Rare-event analysis/UQ of catastrophic shifts

Given a sample space Ω, an index set of times T = {0, 1, 2, … } and a state space S, the first passage time, also known as mean exit time or mean escape time, of a stochastic process x_t: Ω × T ↦ Son a measurable subset A ⊆ S is a random variable which can be defined as

$$\tau (\omega ):=\inf \{t\in T| {x}_{t}(\omega )\in S\setminus A\},$$

(24)

where ω is a sample out of the space Ω. One can define the mean escape time from A, which works as the expectation of τ(ω):

$$\langle \tau \rangle :={\mathbb{E}}[\tau (\omega )].$$

(25)

For a n-dimensional stochastic process, as it is the ABM under study, S is typically set to be ${{\mathbb{R}}}^{n}$, and A is usually a bounded subset of ${{\mathbb{R}}}^{n}$. In the case of our local 1D SDE model, the subset A reduces to an open interval (a, b), with the initial condition of this stochastic process x₀ also chosen in this interval.

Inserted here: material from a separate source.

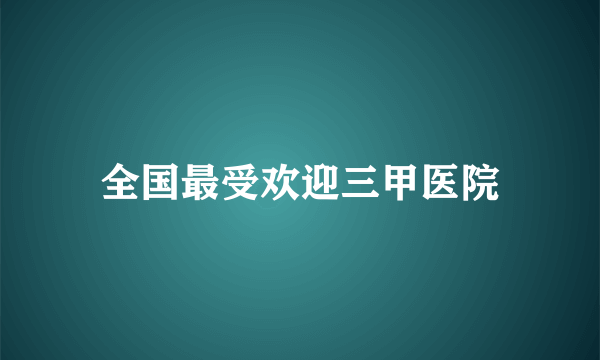 全国最受欢迎三甲医院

We discuss two ways for quantifying the uncertainty of the occurrence of those rare-events. The first, presented in the main text, involves direct computational “cheap” temporal simulations of the 1D SDE, where one gets an empirical probability distribution; the second, presented only in section F4 of the Supplementary Information (SI), is a closed-form expression, based on statistical mechanics⁷⁶, for the mean escape time (assuming an exponential distribution of escape times).

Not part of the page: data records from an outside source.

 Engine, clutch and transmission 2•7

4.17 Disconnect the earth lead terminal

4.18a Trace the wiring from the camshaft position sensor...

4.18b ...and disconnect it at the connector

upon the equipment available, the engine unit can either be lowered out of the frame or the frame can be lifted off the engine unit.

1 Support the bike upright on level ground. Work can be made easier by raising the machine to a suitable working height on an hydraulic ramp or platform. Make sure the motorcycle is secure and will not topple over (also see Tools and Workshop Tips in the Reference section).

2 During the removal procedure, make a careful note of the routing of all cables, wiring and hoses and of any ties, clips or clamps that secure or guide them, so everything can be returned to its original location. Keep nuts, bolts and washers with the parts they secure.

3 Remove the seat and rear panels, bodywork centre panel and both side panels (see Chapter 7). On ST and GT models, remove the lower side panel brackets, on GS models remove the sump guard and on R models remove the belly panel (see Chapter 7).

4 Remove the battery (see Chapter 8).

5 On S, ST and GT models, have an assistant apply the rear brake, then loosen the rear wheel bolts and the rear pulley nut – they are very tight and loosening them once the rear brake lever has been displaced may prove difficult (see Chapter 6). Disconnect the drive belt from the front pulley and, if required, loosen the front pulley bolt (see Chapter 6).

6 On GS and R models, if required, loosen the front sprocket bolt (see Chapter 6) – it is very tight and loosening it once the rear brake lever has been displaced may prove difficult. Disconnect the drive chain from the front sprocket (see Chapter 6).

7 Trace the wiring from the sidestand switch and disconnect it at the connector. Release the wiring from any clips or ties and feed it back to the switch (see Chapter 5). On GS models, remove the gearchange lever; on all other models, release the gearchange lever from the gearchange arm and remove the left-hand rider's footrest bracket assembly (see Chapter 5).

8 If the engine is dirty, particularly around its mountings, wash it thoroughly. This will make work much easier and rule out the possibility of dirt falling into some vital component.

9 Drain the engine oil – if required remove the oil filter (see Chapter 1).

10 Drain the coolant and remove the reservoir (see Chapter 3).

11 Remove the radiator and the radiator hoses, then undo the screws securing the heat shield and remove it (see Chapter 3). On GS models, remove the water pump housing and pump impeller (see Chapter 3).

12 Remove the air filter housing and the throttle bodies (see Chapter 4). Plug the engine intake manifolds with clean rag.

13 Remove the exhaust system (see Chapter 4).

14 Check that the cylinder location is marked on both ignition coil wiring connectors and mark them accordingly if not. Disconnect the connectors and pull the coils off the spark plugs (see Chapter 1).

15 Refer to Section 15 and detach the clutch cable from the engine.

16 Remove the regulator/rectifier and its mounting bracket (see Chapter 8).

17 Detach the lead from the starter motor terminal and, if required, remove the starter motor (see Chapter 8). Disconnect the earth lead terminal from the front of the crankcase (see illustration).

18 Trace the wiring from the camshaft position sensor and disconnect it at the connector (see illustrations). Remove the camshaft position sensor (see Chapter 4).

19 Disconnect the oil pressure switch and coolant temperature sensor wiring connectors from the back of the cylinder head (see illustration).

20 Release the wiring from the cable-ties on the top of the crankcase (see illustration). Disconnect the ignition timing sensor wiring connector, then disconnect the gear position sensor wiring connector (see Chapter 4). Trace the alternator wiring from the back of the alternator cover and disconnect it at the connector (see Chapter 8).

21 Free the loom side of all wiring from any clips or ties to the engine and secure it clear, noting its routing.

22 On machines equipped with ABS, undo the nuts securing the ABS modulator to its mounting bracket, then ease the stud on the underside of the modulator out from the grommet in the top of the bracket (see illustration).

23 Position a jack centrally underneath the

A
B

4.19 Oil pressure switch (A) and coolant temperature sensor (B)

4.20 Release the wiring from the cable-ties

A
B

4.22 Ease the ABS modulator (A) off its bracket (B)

Computation of escape times based on temporal simulations of the 1D SDE

We perform numerical integration of multiple stochastic trajectories of the SDE to obtain an estimation of the desired mean escape time. The algorithm for estimating the escape times of a one-dimensional stochastic process with initial condition x₀ on the interval (a, b) can be described as follows:

1.

Given a fixed time step h > 0, we perform i + 1 numerical integration steps of the SDE until a stopping condition, i.e., x_t exits, for the first time t_i+1, the interval at a or b.
2.

Record the time τ = t_i, which corresponds to a realization of the escape time.
3.

Repeat the above steps 1–2 for K iterations, and each time collect the observed escape time.
4.

Compute the statistical mean value of the collected escape times that corresponds to an approximation of the mean escape time.

In our case, the initial condition x₀ was set equal to the stable steady state, and the termination condition a or b at which we consider the dynamics escaped/exploded.